Many improvements were merged into khtml and that work continues. The merging consists of taking a tarball, figuring out the differences from the previous one, matching that to the changelog, factoring out the Apple specific api stuff, and then changing khtml. Repeated requests have been made to have access to the source management tree so that at least patches could be extracted for specific issues. But no.
Apple can do what it wants. Fine. They have essentially taken on the development and maintenance of a browser and html engine. Any of the economics of FOSS don't apply anymore here. They are on their own. Any goodwill that may have come from this decision is gone. The license responsabilities are an expense without any of the benefits.

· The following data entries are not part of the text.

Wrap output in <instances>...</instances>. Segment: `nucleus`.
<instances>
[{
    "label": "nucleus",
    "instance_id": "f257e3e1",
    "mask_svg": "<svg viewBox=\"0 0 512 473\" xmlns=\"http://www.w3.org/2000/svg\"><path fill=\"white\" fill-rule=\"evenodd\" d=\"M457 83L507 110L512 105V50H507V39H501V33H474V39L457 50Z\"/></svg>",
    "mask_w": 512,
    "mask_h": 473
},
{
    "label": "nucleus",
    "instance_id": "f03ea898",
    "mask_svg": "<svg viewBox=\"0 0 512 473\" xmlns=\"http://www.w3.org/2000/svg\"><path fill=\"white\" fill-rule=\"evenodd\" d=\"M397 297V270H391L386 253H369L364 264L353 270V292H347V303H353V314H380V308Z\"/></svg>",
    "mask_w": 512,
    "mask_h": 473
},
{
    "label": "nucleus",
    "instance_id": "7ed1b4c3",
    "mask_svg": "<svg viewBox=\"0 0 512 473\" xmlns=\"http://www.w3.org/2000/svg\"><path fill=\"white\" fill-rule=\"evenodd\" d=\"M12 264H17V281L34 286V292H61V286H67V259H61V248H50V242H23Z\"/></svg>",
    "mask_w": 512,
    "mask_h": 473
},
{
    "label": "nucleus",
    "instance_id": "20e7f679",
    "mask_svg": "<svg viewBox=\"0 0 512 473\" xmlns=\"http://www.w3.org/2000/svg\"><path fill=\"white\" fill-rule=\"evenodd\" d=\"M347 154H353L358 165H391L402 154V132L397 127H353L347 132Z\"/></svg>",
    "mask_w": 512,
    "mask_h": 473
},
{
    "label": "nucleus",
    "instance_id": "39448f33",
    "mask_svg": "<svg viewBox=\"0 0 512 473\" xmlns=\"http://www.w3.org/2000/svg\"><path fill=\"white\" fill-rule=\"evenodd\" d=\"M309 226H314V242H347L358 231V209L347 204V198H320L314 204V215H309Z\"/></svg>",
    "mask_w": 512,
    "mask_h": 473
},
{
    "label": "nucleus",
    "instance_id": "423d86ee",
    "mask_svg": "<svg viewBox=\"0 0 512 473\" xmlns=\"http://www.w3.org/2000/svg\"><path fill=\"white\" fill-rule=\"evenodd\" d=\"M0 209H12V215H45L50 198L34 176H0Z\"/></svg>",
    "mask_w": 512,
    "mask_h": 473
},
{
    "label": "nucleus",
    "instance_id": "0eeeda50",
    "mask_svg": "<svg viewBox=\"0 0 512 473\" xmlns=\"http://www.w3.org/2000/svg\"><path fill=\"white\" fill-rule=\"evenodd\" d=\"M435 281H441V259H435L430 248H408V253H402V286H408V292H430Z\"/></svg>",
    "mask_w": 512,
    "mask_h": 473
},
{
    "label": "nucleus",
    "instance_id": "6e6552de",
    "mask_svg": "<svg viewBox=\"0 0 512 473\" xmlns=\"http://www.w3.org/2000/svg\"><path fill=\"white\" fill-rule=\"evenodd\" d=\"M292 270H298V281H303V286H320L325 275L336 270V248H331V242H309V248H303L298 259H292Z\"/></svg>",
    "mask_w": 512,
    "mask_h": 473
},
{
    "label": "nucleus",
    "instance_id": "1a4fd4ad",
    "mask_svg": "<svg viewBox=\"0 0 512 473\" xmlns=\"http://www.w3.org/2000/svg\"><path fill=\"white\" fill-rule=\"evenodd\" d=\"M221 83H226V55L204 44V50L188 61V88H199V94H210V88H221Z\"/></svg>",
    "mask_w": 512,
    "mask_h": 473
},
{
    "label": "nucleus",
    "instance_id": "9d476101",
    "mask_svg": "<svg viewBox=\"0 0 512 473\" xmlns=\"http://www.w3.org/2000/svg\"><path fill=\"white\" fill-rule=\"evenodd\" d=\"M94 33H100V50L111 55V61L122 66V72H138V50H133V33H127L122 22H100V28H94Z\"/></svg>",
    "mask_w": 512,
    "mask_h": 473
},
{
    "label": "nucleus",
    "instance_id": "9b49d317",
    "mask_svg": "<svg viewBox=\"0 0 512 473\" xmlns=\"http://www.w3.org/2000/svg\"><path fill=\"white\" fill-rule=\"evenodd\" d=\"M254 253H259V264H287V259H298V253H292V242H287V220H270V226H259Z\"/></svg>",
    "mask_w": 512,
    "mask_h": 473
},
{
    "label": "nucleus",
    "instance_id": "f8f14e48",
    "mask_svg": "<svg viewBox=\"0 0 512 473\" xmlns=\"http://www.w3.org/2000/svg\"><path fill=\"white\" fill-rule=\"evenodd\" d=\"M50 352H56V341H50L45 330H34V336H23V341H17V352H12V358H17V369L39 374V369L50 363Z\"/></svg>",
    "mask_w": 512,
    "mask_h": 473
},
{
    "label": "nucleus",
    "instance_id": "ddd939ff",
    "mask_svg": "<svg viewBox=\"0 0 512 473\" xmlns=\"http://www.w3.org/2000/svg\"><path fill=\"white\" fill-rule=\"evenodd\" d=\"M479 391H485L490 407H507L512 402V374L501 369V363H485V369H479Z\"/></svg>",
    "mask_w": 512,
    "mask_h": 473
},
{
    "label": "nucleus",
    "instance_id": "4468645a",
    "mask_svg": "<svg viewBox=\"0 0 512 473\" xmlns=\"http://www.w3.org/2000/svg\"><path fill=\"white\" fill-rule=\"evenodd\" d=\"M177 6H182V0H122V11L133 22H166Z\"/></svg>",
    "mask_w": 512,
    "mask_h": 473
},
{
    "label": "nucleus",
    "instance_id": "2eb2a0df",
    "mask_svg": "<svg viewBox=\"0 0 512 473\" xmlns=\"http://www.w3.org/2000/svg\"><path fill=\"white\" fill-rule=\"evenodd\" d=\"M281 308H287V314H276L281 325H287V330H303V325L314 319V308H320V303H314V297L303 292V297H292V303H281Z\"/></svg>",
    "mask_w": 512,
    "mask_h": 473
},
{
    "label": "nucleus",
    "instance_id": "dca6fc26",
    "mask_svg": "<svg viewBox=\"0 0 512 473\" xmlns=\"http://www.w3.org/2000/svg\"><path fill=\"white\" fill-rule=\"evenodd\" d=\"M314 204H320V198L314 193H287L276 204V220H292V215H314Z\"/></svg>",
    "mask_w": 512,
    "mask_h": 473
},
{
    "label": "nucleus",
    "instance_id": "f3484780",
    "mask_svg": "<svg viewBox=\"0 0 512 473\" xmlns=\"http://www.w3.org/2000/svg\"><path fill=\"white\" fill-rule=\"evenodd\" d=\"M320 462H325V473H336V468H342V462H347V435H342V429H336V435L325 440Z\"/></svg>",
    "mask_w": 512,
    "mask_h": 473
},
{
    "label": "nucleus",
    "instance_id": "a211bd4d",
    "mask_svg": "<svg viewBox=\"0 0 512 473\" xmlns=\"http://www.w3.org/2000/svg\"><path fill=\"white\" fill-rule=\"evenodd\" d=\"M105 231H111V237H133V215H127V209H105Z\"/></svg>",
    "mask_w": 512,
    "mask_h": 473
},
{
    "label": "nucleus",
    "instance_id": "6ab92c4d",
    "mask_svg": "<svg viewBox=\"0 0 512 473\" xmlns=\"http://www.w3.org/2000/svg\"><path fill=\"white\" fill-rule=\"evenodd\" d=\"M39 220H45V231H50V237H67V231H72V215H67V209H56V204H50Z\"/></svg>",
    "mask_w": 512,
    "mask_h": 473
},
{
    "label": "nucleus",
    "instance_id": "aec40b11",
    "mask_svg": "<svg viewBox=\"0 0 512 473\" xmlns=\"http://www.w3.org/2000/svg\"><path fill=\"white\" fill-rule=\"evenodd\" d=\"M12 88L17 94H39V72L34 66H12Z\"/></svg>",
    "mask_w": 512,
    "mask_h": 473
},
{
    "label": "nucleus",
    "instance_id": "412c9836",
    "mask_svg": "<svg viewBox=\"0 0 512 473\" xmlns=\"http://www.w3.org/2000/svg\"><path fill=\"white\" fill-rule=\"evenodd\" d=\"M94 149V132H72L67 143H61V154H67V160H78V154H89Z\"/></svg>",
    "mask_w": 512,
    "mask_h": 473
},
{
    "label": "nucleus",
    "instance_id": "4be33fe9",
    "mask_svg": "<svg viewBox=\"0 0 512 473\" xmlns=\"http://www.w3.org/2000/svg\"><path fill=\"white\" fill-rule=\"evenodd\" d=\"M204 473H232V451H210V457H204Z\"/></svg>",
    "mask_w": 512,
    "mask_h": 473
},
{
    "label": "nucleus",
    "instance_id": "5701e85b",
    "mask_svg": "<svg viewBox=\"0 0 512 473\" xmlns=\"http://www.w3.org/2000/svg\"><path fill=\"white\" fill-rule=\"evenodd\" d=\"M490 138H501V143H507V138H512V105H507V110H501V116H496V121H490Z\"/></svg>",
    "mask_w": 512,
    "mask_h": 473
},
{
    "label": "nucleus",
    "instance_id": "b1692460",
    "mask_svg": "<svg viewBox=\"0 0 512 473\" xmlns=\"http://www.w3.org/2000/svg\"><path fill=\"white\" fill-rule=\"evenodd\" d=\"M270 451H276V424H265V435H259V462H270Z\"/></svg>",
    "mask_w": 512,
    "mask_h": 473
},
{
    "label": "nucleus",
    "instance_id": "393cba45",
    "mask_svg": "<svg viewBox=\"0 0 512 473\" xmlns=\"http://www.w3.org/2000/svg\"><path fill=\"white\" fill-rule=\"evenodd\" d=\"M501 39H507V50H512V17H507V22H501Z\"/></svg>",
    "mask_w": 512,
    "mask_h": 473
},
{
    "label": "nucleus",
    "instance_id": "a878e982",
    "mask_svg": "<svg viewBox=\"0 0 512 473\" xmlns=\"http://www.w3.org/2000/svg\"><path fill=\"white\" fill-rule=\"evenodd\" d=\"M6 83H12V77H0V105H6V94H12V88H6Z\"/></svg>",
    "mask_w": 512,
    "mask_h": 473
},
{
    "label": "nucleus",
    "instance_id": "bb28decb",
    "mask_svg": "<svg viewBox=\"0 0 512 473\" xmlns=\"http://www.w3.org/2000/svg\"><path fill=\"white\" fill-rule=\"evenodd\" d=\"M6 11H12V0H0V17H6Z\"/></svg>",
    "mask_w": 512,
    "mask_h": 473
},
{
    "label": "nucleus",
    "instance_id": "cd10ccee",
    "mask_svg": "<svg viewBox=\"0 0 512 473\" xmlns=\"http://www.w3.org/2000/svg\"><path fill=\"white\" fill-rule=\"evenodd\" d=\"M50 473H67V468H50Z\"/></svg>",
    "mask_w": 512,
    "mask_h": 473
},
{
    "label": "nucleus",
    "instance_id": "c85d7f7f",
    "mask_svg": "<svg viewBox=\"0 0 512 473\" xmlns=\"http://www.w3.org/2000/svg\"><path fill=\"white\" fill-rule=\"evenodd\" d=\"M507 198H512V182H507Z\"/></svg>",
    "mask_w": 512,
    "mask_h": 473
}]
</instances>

Khtml development continues and will continue with or without Apple. Maybe they figured that eveyone using KDE would drop it for the vastly better MAC os, all the while kissing their feet with admiration and devotion, and continue to improve khtml for Apple's benefit. It hasn't happened that way. When it is no longer in Apple's interest to spend the money to maintain Safari, they will discontinue development. Apple is in a situation where the squeeze is coming from both sides. Microsoft is again taking interest in the browser. The free desktops are grabbing the Microsoft castoffs, or at least a percentage of them. The standard zero sum game of the software business is at play. I ran across an interesting comment the other day. Two three years ago at the Linux conferences most people were using Apple products. That is no longer the case due to the improvements in Linux and the desktops.
What Apple does is up to them. I really don't care for them or their products, and even less so seeing how they work with the free software community. I don't need to buy their stuff, and they have given me a reason why I shouldn't. The odd thing is that they would have benefitted from a little openness.